_Supplied data_:
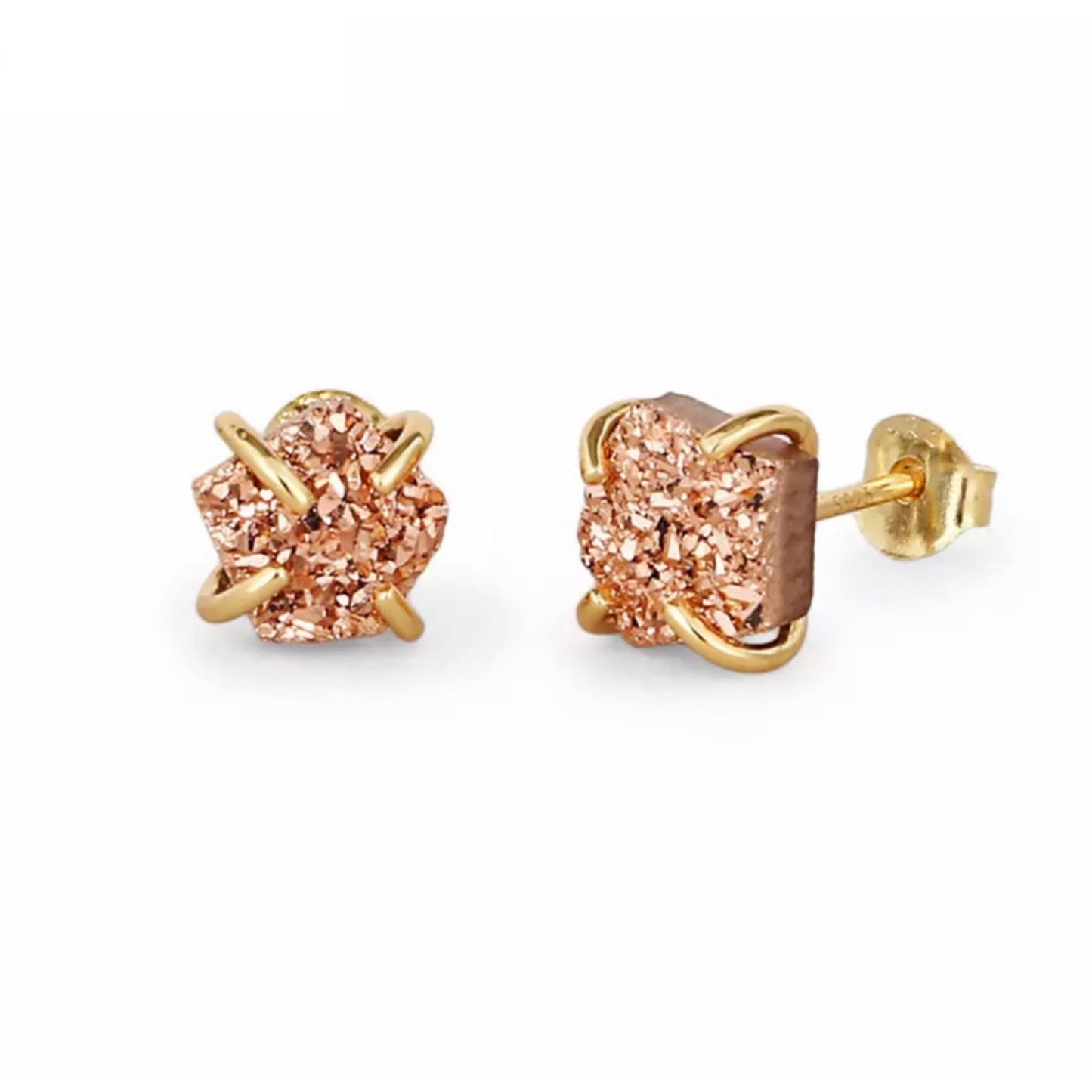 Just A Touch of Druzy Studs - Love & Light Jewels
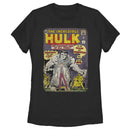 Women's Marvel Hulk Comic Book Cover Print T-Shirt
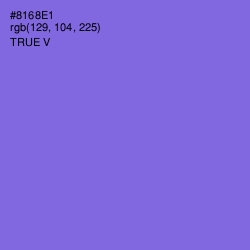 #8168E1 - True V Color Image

_What needs to be done_:
Print the whole listing above once more, word for word, without its pictures.

_The answer_:
 Just A Touch of Druzy Studs - Love & Light Jewels
 Women's Marvel Hulk Comic Book Cover Print T-Shirt
 #8168E1 - True V Color Image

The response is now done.